Web sitemize hoşgeldiniz, 28 Mart 2024
Beğen 1

Risale-i Nur-Şükür Risalesi

ŞÜKÜR RİSALESİ-TAMAMI-TIKLA İNDİR

بِسْمِ اللهِ الرَّحْمٰنِ الرَّحِيمِ
وَاِنْ مِنْ شَىْءٍ اِلاَّ يُسَبِّحُ بِحَمْدِهِ 1
Kur’ân-ı Mu’cizü’l-Beyan tekrar ile
اَفَلاَ يَشْكُرُونَ.. اَفَلاَ يَشْكُرُونَ.. وَسَنَجْزِى الشَّاكِرِينَ
لَئِنْ شَكَرْتُمْ َلاَزِيدَنَّكُمْ – بَلِ اللهَ فَاعْبُدْ وَكُنْ مِنَ الشَّاكِرِينَ 2
gibi âyetlerle gösteriyor ki, Hâlık-ı Rahmân‘ın, ibâdından istediği en mühim iş şükürdür. Furkan-ı Hakîmde gayet ehemmiyetle şükre davet eder. Ve şükür etmemekliği, nimetleri tekzip ve inkâr suretinde gösterip,
فَبِاَىِّ آلاَءِ رَبِّكُمَا تُكَذِّبَانِ 3 fermanıyla,Sûre-i Rahmân’da şiddetli ve dehşetli bir
surette otuz bir defa şu âyetle tehdit ediyor, şükürsüzlüğün bir tekzip ve inkâr olduğunu gösteriyor.

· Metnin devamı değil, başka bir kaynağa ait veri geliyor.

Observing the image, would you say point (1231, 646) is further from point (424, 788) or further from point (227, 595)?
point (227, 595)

Evet, Kur’ân-ı Hakîm, nasıl ki şükrü netice-i hilkat gösteriyor. Öyle de, Kur’ân-ı kebîr olan şu kâinat dahi gösteriyor ki, netice-i hilkat-i âlemin en mühimi şükürdür. Çünkü, kâinata dikkat edilse görünüyor ki, kâinatın teşkilâtı şükrü intac edecek bir surette, herbir şey bir derece şükre bakıyor ve ona müteveccih oluyor. Güya şu şecere-i hilkatin en mühim meyvesi şükürdür. Ve şu kâinat fabrikasının çıkardığı mahsulâtın en âlâsı şükürdür.
Çünkü hilkat-i âlemde görüyoruz ki, mevcudat-ı âlem bir daire tarzında teşkil edilip, içinde nokta-i merkeziye olarak hayat halk edilmiş. Bütün mevcudat hayata bakar, hayata hizmet eder, hayatın levazımatını yetiştirir. Demek, kâinatı halk eden Zât, ondan o hayatı intihap ediyor.

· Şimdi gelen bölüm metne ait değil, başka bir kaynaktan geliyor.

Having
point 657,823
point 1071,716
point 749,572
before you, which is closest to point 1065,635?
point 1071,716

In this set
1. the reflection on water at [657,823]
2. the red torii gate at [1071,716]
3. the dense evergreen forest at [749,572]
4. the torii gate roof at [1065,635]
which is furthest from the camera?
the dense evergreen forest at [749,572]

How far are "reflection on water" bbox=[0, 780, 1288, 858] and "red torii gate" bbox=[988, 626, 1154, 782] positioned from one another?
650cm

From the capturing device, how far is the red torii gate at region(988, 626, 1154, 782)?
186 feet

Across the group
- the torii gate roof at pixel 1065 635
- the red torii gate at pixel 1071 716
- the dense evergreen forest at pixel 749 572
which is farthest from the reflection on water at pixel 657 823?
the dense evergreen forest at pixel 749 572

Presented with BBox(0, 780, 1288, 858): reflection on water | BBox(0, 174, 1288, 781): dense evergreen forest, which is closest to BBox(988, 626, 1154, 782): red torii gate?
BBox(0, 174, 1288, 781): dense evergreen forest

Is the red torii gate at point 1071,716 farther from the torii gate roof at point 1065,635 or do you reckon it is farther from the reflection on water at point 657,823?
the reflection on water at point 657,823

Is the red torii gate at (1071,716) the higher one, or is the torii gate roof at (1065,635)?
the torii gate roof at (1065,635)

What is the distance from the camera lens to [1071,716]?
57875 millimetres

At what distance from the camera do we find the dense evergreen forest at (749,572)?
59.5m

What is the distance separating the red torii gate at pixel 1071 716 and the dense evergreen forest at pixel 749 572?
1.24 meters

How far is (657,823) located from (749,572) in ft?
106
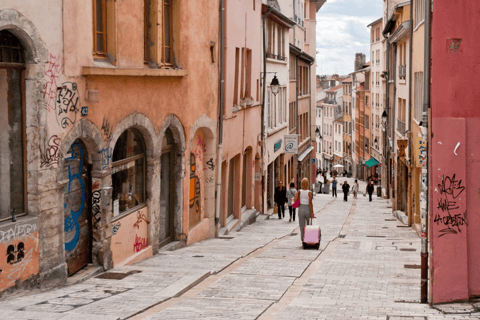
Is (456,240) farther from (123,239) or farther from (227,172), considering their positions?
(227,172)

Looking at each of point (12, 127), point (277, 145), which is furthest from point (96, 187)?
point (277, 145)

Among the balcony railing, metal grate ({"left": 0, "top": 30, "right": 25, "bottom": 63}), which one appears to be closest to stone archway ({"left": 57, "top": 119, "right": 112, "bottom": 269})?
metal grate ({"left": 0, "top": 30, "right": 25, "bottom": 63})

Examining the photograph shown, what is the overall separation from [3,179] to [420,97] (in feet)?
52.6

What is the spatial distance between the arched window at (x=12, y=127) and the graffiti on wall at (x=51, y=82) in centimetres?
35

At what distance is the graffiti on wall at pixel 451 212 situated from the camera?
30.0 ft

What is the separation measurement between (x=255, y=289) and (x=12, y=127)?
14.3ft

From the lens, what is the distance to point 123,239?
12.6 m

Sonra görüyoruz ki, zîhayat âlemlerini bir daire suretinde icad edip, insanı nokta-i merkeziyede bırakıyor. Adeta, zîhayatlardan maksud olan gayeler onda temerküz ediyor; bütün zîhayatı onun etrafına toplayıp ona hizmetkâr ve musahhar ediyor, onu onlara hâkim ediyor. Demek, Hâlık-ı Zülcelâl, zîhayatlar içinde insanı intihap ediyor, âlemde onu irade ve ihtiyar ediyor.

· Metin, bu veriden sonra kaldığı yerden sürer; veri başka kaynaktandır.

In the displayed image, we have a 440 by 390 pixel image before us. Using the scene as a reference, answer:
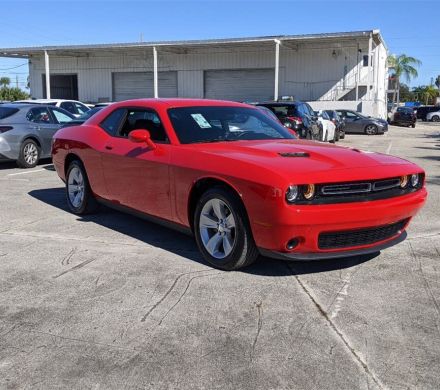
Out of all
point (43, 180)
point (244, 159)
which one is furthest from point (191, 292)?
point (43, 180)

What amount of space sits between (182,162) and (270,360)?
2294 mm

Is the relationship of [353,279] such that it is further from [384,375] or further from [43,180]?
[43,180]

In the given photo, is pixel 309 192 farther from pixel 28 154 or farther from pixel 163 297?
pixel 28 154

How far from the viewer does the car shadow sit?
15.8 feet

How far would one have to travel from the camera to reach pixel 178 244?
5633mm

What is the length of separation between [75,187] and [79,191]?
0.35ft

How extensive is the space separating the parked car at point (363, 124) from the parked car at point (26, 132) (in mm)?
21458

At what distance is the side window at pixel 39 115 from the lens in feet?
39.7

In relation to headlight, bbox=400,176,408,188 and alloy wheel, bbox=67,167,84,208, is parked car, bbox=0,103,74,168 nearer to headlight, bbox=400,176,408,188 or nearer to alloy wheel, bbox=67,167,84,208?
alloy wheel, bbox=67,167,84,208

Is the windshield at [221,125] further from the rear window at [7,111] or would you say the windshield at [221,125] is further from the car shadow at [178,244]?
the rear window at [7,111]

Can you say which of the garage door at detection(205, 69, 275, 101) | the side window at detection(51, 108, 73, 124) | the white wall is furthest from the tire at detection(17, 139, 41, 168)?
the garage door at detection(205, 69, 275, 101)

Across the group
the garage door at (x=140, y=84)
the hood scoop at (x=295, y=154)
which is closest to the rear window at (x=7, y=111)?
the hood scoop at (x=295, y=154)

Sonra görüyoruz ki, âlem-i insaniyet de, belki hayvan âlemi de bir daire hükmünde teşkil olunuyor ve nokta-i merkeziyede rızık vaz edilmiş. Bütün nev i insanı ve hattâ hayvânâtı rızka adeta taaşşuk ettirip, onları umumen rızka hâdim ve musahhar etmiş. Onlara hükmeden rızıktır. Rızkı da o kadar geniş ve zengin bir hazine yapmış ki, hadsiz nimetleri câmidir. Hattâ rızkın çok envâından yalnız bir nev’inin tatlarını tanımak için, lisanda kuvve-i zâika namında bir cihazla mat’ûmat adedince mânevî, ince ince mizancıklar konulmuştur. Demek, kâinat içinde en acip, en zengin, en garip, en şirin, en câmi, en bedî hakikat rızıktadır.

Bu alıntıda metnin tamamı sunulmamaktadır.